O.g.f.: Sum_{n >= 0} 1/2^n * Sum_{k = 0..n} (-1)^k*binomial(n,k)/(1 - x*(3*k + 1)^2).

O.g.f. as a continued fraction: 1/(1 + (3^2 - 1^2)*x/(4 + 12^2*x/(4 + (18^2 - 2^2)*x/(4 + 24^2*x/(4 + (30^2 - 2^2)*x/(4 + 36^2*x/(4 + ... ))))))) = 1 - 2*x + 22*x^2 - 602*x^3 + 30742*x^4 - .... See Josuat-Vergès and Kim, p. 23.

The expansion of exp( Sum_{n >= 1} a(n)*x^n/n ) appears to have integer coefficients. See A255882. (End)
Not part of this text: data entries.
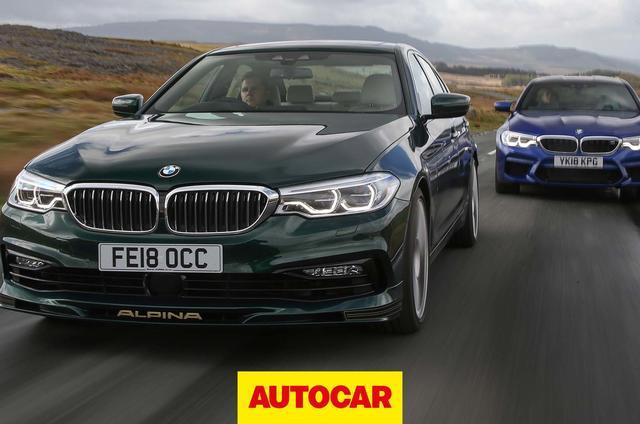 BMW M5 vs. Alpina B5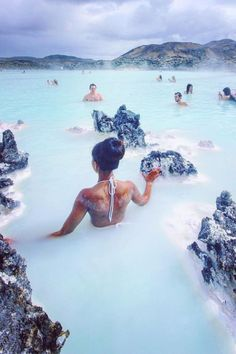 Iceland natural springs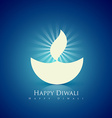 happy diwali design vector image vector image
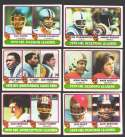 1980 Topps Football League Leaders 6 card subset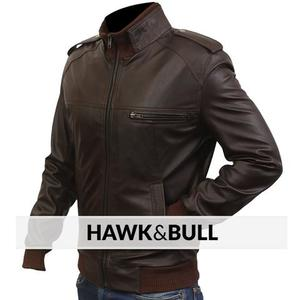 Alpha Male Slimfit Jacket Faux Leather - BrownHurry up! Sales Ends in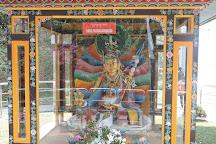 Namgyal Institute of Tibetology, Gangtok, India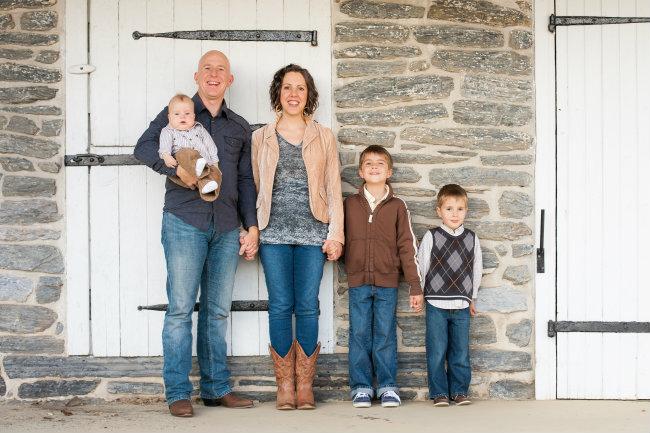 Henderson Family | Yankeehomestead.com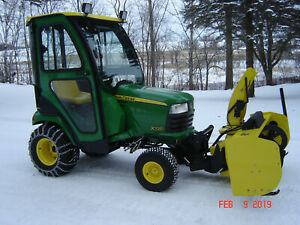 John Deere Tractor With Cab And Snowblower Extremely Low Hours 86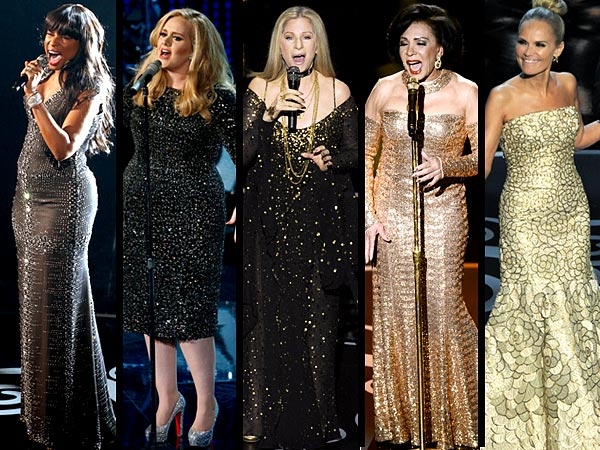 Adele, Barbra Streisand: Oscars Performers; Divas Rule Academy Awards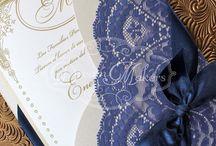 Wedding Invitations  / by Rachel Antonovich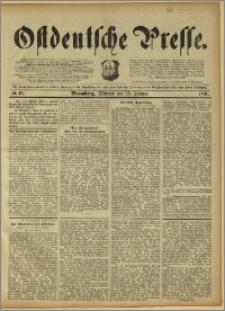 Ostdeutsche Presse. J. 15, 1891, nr 47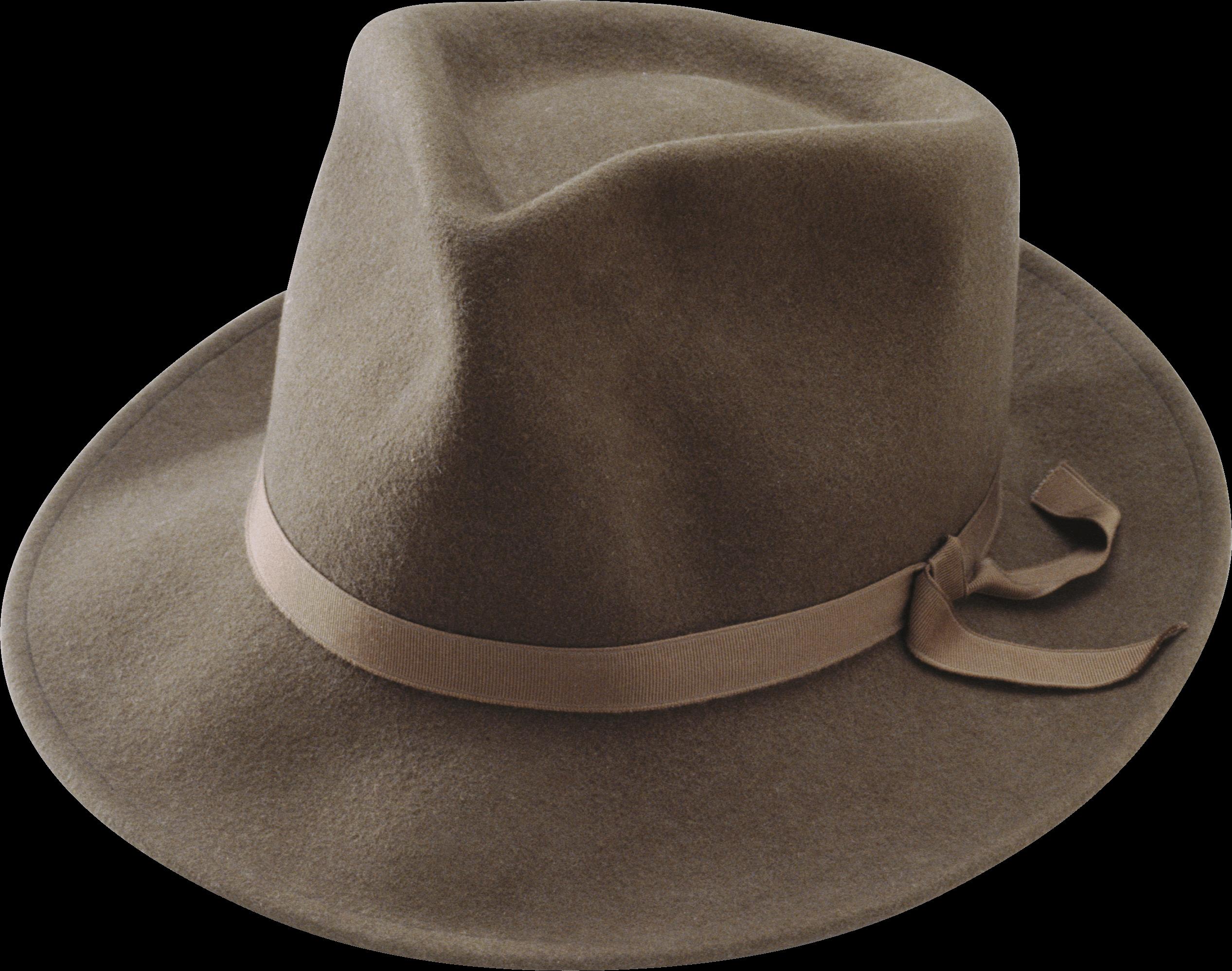 Lady Hat - Cowboy Hat PNG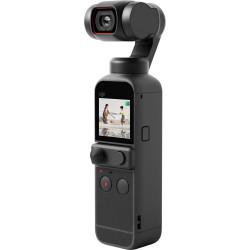 екшън камера DJI Pocket 2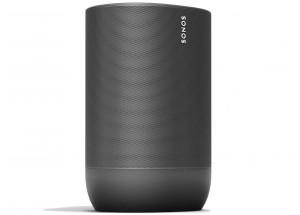 Sonos Move Noir - Enceinte connectés réseau, WiFi et Bluetooth avec batterie intégrée et diffusion multiroom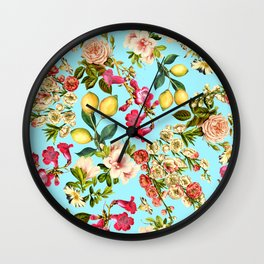 Lemon and Leaf Pattern IV Wall Clock
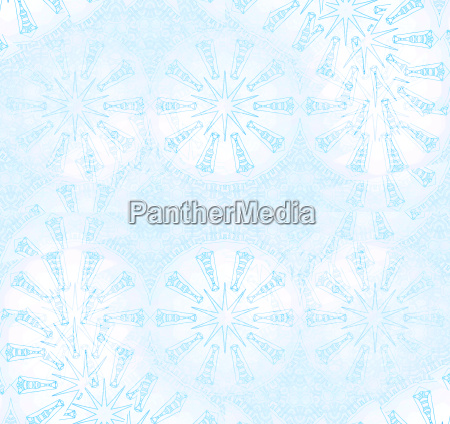 abstract geometric background seamless star pattern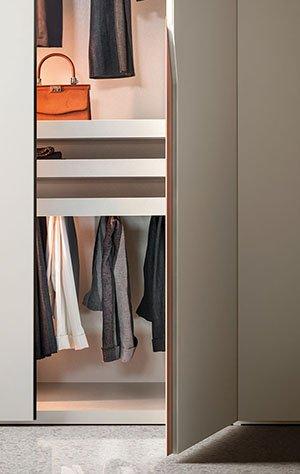 Manhattan Wardrobe from Pianca, designed by Pianca Studio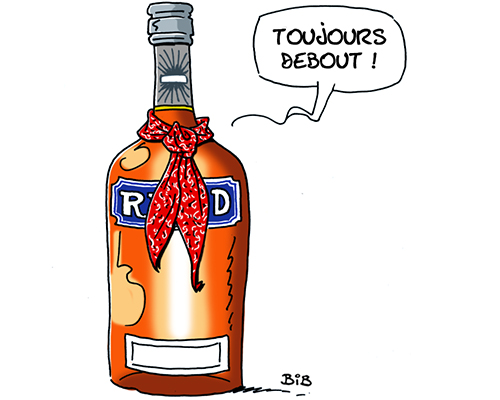 Renaud-Hospitalisé-Ricard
a(n) = 2*36^n*(zeta(-n*2,1/6)-zeta(-n*2,2/3)), where zeta(a,z) is the generalized Riemann zeta function. - Peter Luschny, Mar 11 2015

a(n) ~ 2 * (-1)^n * (2*n)! * 3^(2*n+1/2) / Pi^(2*n+1). - Vaclav Kotesovec, Mar 14 2015

a(n) = Sum_{k=0..n} A241171(n, k)*(-2)^k. - Peter Luschny, Sep 03 2022

Maple

A210657:=proc(n) option remember;
   if n=0 then 1
   else -2*add(binomial(2*n, 2*k)*procname(n-k), k=1..floor(n)); fi;
end;
[seq(f(n), n=0..20)];
# Second program:
a := (n) -> 2*36^n*(Zeta(0, -n*2, 1/6)-Zeta(0, -n*2, 2/3)):
seq(a(n), n=0..15); # Peter Luschny, Mar 11 2015

Mathematica

nmax=20; Table[(CoefficientList[Series[1/(2*Cosh[x]-1), {x, 0, 2*nmax}], x] * Range[0, 2*nmax]!)[[2*n+1]], {n, 0, nmax}] (* Vaclav Kotesovec, Mar 14 2015 *)
Table[9^n EulerE[2 n, 1/3], {n, 0, 20}] (* Vladimir Reshetnikov, Jun 05 2016 *)

Prog

(PARI) a(n)=polcoeff(sum(m=0, n, (2*m)!*(-x)^m/prod(k=1, m, 1-k^2*x +x*O(x^n)) ), n)
for(n=0, 20, print1(a(n), ", ")) \\ Paul D. Hanna, Sep 17 2012

Crossrefs

Cf. A002114, A028296, A094088, A210657, A210672, A210674, A210676, A249939, A255882, A241171.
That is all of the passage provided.